The topographic map has been around since the late 1700s, and has continued to evolve into the extremely detail-oriented maps we see today. Topos were developed through topographical surveys; the information they revealed was compiled and transferred to these special maps to show the features of the relevant terrain.
Topographic maps help all sorts of people plan events and projects that would otherwise require physically inspecting the area. Professional planners looking to construct buildings or whole neighborhoods can use topos to find suitable construction areas. Miners have used them to study specific regions to predict where to dig. Even hikers and bicyclists use topographic maps to plan the best routes.
Topographic maps use symbols and colors to represent different elevations and types of terrain, and to identify large items on the surface of the earth. Contour lines are a very common way to show differences in terrain or elevation, but color also plays a major part. For example, a topographic map may show the United States with red, green and yellow splotches, which could represent, high, middle and low altitudes. These maps are also used to show mountains, large bodies of water (such as lakes, reservoirs, rivers, and streams), large structures and/or local vegetation.

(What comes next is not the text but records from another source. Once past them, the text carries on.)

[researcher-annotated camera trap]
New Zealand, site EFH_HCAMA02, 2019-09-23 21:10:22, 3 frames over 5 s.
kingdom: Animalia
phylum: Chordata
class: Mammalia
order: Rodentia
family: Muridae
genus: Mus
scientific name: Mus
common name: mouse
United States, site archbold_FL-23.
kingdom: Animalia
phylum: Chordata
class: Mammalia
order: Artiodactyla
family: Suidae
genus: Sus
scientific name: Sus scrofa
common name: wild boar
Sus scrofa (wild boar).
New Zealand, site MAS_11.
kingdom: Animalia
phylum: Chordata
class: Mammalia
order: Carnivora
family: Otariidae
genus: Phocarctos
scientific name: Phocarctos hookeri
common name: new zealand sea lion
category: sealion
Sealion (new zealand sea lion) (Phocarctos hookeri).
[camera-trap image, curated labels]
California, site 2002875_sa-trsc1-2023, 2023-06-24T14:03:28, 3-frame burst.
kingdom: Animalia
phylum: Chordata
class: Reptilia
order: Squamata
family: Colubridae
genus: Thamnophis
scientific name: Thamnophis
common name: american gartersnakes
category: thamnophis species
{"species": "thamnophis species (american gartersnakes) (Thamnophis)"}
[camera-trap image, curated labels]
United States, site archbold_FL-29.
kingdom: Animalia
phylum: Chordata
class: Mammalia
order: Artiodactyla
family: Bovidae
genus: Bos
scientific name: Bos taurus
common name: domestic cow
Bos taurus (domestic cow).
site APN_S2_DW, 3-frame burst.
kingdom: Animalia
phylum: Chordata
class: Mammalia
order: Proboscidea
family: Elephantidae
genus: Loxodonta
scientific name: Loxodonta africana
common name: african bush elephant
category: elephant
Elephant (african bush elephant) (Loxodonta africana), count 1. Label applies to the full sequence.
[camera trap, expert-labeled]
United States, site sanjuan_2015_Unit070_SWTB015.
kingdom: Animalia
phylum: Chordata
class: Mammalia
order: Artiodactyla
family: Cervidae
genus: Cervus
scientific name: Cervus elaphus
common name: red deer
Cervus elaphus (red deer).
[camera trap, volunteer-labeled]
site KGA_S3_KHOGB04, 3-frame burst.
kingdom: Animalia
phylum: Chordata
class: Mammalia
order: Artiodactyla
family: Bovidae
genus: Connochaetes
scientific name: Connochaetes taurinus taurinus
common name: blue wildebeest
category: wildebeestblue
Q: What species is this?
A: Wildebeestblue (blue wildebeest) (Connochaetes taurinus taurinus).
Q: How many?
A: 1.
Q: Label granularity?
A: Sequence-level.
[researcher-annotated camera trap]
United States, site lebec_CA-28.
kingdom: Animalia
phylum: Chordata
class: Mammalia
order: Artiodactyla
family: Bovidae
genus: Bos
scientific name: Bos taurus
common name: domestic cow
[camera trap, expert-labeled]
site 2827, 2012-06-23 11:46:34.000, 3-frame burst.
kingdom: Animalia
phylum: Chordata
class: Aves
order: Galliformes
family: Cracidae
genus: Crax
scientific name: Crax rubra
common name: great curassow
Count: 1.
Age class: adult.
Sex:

Maps all come with legends, but there are many features specific to topographic maps that are industry-standard, and will read the same on any of them. Sharp, pointed "V" shapes in the contour lines represent stream valleys caused by erosion. "O"-shaped contour lines are generally representative of uphill and downhill terrain; the closer the loops get, the nearer the top of the hill they are. Contours that are close together represent a steep grade or slope, whereas lines spaced farther apart indicate a slighter grade.
These maps play an important part in activity planning. For instance, a motorist wishing to cross the country would not want to simply plan his route by looking at the available roads and picking the shortest travel time. By looking at a topographic map, he can be aware of mountain ranges, rocky areas, river crossings, landmarks and a myriad of other things that can help him make more informed travel decisions.